◆ **The request**: Reproduce verbatim the lines from the one containing "Taking stock of" up to and including the one containing "3. pixel 297 390".

-- BEGIN --

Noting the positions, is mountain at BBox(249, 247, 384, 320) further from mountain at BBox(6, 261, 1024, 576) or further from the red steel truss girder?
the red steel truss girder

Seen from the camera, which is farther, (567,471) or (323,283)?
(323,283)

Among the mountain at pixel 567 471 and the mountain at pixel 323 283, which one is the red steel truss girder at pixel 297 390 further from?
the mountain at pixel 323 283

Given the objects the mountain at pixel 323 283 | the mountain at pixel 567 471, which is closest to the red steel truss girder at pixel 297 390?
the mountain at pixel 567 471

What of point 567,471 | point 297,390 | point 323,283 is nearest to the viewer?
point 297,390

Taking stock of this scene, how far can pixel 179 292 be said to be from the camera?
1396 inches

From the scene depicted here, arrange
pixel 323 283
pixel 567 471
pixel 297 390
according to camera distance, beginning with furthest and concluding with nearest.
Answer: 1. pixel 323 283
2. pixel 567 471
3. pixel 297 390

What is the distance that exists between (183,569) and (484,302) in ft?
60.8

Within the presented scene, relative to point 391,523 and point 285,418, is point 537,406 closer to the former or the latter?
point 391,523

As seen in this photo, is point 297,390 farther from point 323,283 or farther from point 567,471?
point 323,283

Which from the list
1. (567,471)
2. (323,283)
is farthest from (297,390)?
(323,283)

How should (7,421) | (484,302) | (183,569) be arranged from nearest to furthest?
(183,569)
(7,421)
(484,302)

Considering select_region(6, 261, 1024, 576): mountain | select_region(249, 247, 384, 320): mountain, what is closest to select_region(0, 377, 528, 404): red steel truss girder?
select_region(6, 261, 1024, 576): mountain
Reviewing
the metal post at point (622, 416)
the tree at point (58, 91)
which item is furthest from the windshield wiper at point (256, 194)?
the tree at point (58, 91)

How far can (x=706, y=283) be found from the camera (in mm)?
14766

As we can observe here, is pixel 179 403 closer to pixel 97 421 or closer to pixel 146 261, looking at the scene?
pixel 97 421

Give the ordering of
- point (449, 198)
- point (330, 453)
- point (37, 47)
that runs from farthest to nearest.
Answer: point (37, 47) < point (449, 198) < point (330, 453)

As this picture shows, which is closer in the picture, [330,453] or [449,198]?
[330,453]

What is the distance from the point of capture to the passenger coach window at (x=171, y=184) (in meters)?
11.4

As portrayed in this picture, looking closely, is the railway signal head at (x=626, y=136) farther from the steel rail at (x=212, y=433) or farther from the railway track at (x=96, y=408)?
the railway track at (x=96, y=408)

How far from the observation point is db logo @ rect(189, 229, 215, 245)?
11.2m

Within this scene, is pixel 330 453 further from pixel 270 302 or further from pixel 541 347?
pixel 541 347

-- END --

◆ **Solution**:
Taking stock of this scene, how far can pixel 179 292 be said to be from the camera?
1396 inches

From the scene depicted here, arrange
pixel 323 283
pixel 567 471
pixel 297 390
according to camera distance, beginning with furthest and concluding with nearest.
Answer: 1. pixel 323 283
2. pixel 567 471
3. pixel 297 390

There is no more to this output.